**Task brief**
Copy out every caption in the items below word for word, omitting the pictures.

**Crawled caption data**
----------

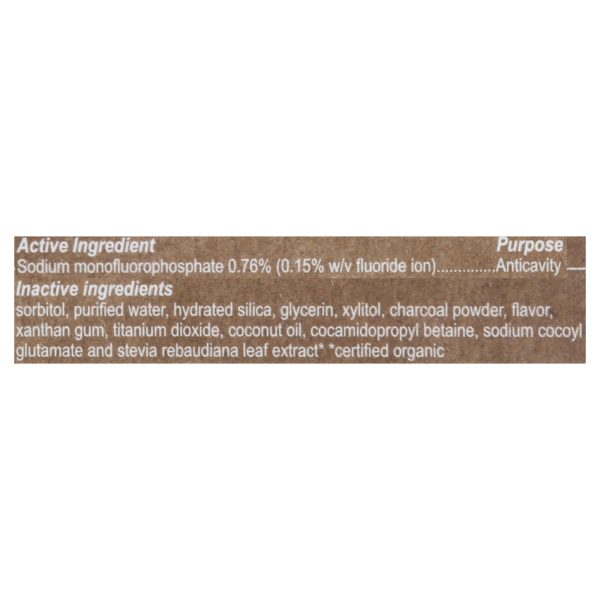 Hello Products Llc - Tpst Actvt Char Whtning - Case of 6-4 OZ - Image 2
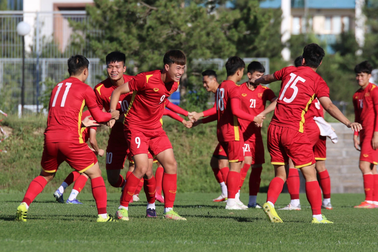 HLV Gong Oh Kyun chơi chiêu trước trận gặp U23 Hàn Quốc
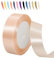Champagnerrosa 25mm Satinband 23 Meter, Polyesterband, verschönern Sie Ihre Bastelarbeiten und Feiern, ideal für Geschenkverpackungen, Dekorationen, Hochzeitsautoband, Bänder zum Basteln
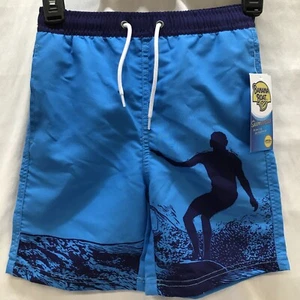 Banana Boat Swim Trunks Shorts NWT Boy's Size 6 UPF50+ Style BB4-256 * - Picture 1 of 12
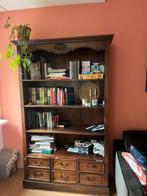 Boekenkast Antiek, Huis en Inrichting, Kasten | Boekenkasten, Ophalen, 50 tot 100 cm, Zo goed als nieuw, 150 tot 200 cm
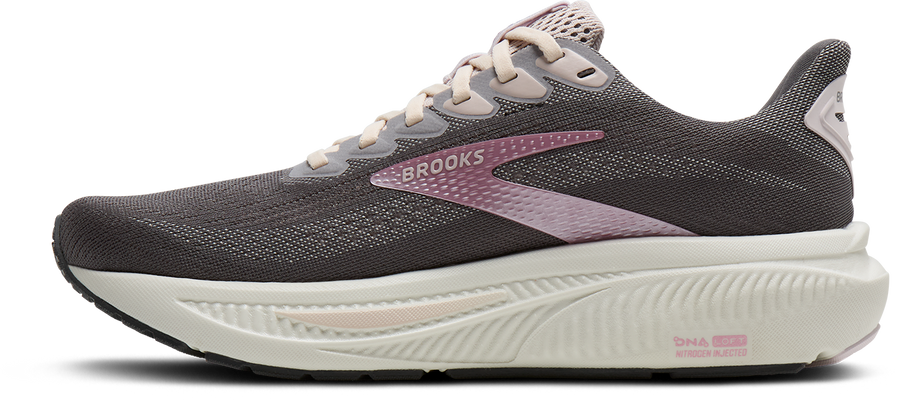 Brooks Ghost 17 W | Poppy Seed/Pink/Bluewash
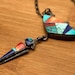 Vintage sterling silver necklace — view 2 of 10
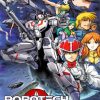 Robotech Poster Paint By Numbers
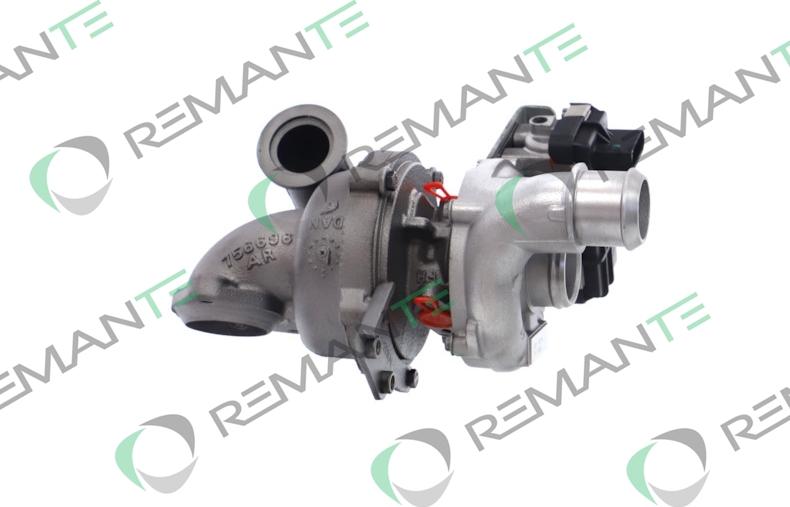 REMANTE 003-002-000008R - Turbocompressore, Sovralimentazione autozon.pro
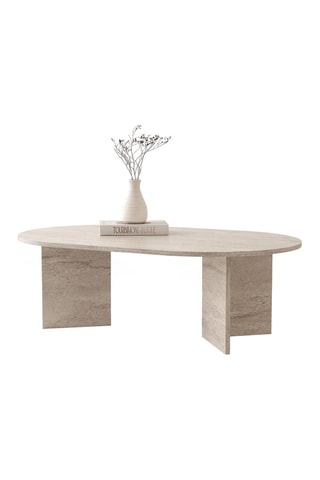 Table basse Oscar - 128 x 42 x 80 cm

----------

**Output for this exercise**
 Hello Products Llc - Tpst Actvt Char Whtning - Case of 6-4 OZ - Image 2
 HLV Gong Oh Kyun chơi chiêu trước trận gặp U23 Hàn Quốc
Champagnerrosa 25mm Satinband 23 Meter, Polyesterband, verschönern Sie Ihre Bastelarbeiten und Feiern, ideal für Geschenkverpackungen, Dekorationen, Hochzeitsautoband, Bänder zum Basteln
 Banana Boat Swim Trunks Shorts NWT Boy's Size 6 UPF50+ Style BB4-256 * - Picture 1 of 12
 Boekenkast Antiek, Huis en Inrichting, Kasten | Boekenkasten, Ophalen, 50 tot 100 cm, Zo goed als nieuw, 150 tot 200 cm
 Brooks Ghost 17 W | Poppy Seed/Pink/Bluewash
 Vintage sterling silver necklace — view 2 of 10
 Robotech Poster Paint By Numbers
 REMANTE 003-002-000008R - Turbocompressore, Sovralimentazione autozon.pro
 Table basse Oscar - 128 x 42 x 80 cm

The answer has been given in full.